OpenCV video manipulation

1. Video reading and writing

1. Read the video from the file and play it

To get a video in OpenCV, we need to create a VideoCapture object and specify the video file you want to read:

(1) Create an object to read video

cap = cv.VideoCapture(filepath)

parameter:

  • filepath: video file path

(2) Attribute information of the video

Get some properties of the video

retval = cap.get(propId)

parameter:

  • propId: a number from 0 to 18, each number represents the property of the video

Common attributes are:

insert image description here

Modify the attribute information of the video

cap.set(propId,value)

parameter:

  • proid: the index of the attribute, corresponding to the table above
  • value: the modified attribute value

(3) Determine whether the image is read successfully

isornot = cap.isOpened()

Returns true if the read is successful, otherwise returns False

(4) Get a frame image of the video

ret, frame = cap.read()

parameter:

  • ret: If the acquisition is successful, return True, if the acquisition fails, return False
  • Frame: The image of a certain frame obtained

(5) display image

Call cv.imshow() to display the image, use cv.waitkey() to set the appropriate duration when displaying the image, if it is too low, the video will play very fast, if it is too high, it will play very slowly, usually we set 25ms is fine.

(6) release video

Finally, call cap.realease() to release the video

Example:

import numpy as np
import cv2 as cv
# 1.获取视频对象
cap = cv.VideoCapture('DOG.wmv')
# 2.判断是否读取成功
while(cap.isOpened()):
    # 3.获取每一帧图像
    ret, frame = cap.read()
    # 4. 获取成功显示图像
    if ret == True:
        cv.imshow('frame',frame)
    # 5.每一帧间隔为25ms
    if cv.waitKey(25) & 0xFF == ord('q'):
        break
# 6.释放视频对象
cap.release()
cv.destoryAllwindows()

2. Save the video

In OpenCV, we use the VedioWriter object to save the video, and specify the name of the output file in it, as follows:

(1) Create an object for video writing

out = cv2.VideoWriter(filename,fourcc, fps, frameSize)

parameter:

  • filename: the location where the video is saved
  • fourcc: A 4-byte code specifying the video codec
  • fps: frame rate
  • frameSize: frame size

(2) Set the codec of the video as shown below,

retval = cv2.VideoWriter_fourcc( c1, c2, c3, c4 )

parameter:

  • c1,c2,c3,c4: are the 4-byte codes of the video codec, find the list of available codes in fourcc.org, closely related to the platform, commonly used are:
  • In Windows: DIVX (.avi)
  • In OS: MJPG (.mp4), DIVX (.avi), X264 (.mkv).

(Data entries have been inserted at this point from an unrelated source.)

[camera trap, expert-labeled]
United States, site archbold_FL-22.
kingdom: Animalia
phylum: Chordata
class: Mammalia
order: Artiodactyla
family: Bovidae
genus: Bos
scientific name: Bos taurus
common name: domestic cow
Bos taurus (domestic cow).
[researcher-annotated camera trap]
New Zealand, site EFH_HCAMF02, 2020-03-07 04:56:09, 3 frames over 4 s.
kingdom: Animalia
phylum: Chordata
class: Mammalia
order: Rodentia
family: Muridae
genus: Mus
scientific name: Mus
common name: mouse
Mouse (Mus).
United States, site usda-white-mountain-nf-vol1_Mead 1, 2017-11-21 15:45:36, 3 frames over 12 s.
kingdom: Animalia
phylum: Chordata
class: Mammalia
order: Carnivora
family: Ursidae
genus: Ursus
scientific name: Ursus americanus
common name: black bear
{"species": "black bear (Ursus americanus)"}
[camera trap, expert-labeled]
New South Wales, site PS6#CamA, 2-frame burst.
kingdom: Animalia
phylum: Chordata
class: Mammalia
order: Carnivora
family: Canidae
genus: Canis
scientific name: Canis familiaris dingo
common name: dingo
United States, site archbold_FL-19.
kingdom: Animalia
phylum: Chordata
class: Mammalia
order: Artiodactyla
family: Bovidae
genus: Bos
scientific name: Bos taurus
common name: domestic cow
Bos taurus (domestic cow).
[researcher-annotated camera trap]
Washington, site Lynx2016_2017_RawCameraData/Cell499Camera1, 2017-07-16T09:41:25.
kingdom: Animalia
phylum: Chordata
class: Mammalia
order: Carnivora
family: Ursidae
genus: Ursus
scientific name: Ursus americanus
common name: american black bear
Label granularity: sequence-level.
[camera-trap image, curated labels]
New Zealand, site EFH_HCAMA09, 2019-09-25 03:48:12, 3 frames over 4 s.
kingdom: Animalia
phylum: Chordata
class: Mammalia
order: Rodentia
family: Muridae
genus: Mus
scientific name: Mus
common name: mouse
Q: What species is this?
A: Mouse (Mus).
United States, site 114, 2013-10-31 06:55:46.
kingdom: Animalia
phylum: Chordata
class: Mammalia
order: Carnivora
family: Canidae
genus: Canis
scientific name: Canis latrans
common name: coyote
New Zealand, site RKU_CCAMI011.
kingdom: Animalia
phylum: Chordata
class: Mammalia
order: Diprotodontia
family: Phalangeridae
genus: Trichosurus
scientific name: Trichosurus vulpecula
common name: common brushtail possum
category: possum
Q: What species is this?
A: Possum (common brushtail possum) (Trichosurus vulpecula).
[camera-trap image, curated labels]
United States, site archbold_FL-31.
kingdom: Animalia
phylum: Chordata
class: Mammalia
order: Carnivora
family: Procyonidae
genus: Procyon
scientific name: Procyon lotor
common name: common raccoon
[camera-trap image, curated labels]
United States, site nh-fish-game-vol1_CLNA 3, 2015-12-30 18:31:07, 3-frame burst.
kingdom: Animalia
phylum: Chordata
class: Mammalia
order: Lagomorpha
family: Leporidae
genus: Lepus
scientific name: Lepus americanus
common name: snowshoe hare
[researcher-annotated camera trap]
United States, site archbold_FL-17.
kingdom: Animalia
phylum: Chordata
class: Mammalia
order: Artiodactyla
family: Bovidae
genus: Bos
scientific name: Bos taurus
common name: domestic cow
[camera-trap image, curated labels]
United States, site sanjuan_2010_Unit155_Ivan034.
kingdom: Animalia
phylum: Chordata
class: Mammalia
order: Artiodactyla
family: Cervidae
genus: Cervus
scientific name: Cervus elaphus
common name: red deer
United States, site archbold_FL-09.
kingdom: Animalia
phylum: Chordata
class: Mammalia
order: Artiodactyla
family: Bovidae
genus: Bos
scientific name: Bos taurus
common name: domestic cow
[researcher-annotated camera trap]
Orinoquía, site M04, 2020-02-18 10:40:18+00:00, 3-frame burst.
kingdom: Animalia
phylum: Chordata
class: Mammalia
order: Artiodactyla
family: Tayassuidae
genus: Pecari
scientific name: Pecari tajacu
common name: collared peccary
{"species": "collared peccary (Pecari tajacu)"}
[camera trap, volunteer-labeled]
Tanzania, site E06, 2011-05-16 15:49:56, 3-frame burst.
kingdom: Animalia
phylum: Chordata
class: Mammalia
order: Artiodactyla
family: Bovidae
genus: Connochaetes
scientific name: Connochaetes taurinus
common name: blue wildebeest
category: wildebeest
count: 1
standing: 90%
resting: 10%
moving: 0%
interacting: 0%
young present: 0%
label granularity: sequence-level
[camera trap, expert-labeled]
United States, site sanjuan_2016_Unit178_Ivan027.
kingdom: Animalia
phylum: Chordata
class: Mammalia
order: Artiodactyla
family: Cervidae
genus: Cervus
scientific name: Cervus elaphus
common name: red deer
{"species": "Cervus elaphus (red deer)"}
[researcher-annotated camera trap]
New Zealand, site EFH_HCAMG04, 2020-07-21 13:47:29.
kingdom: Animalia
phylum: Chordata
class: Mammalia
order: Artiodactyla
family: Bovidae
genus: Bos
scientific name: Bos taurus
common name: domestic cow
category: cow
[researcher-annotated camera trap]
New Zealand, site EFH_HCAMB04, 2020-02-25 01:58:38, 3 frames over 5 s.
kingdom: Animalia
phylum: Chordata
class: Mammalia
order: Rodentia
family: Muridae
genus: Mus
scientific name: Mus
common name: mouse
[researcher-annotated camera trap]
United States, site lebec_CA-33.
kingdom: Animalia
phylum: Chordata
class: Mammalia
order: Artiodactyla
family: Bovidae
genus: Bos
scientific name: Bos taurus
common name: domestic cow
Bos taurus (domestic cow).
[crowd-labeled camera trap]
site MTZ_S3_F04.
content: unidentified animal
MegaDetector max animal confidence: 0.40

(3) Use cap.read() to get each frame of image in the video, and use out.write() to write a frame of image into the video.

(4) Use cap.release() and out.release() to release resources.

Example:

import cv2 as cv
import numpy as np

# 1. 读取视频
cap = cv.VideoCapture("DOG.wmv")

# 2. 获取图像的属性(宽和高,),并将其转换为整数
frame_width = int(cap.get(3))
frame_height = int(cap.get(4))

# 3. 创建保存视频的对象,设置编码格式,帧率,图像的宽高等
out = cv.VideoWriter('outpy.avi',cv.VideoWriter_fourcc('M','J','P','G'), 10, (frame_width,frame_height))
while(True):
    # 4.获取视频中的每一帧图像
    ret, frame = cap.read()
    if ret == True: 
        # 5.将每一帧图像写入到输出文件中
        out.write(frame)
    else:
        break 

# 6.释放资源
cap.release()
out.release()
cv.destroyAllWindows()

2. Video Tracking

1. meanshift

1.1 Principle

The principle of the meanshift algorithm is very simple. Suppose you have a bunch of point sets and a small window. This window may be circular. Now you may want to move this window to the area with the highest density of point sets.

As shown below:

insert image description here

The first window is the area of ​​the blue circle, named C1. The center of the blue circle is marked with a blue rectangle, named C1_o.

The center of mass formed by the point sets of all points in the window is at the blue circular point C1_r, obviously the centroid and the center of mass of the ring do not coincide. So, move the blue window so that the centroid coincides with the centroid obtained earlier. Find the centroid of the point set enclosed in the circle again in the area of ​​the newly moved circle, and then move again. Usually, the centroid and the centroid do not coincide. Continue to perform the above moving process until the centroid and the centroid roughly coincide. In this way, the final circular window will fall to the place where the pixel distribution is the largest, that is, the green circle in the figure, named C2.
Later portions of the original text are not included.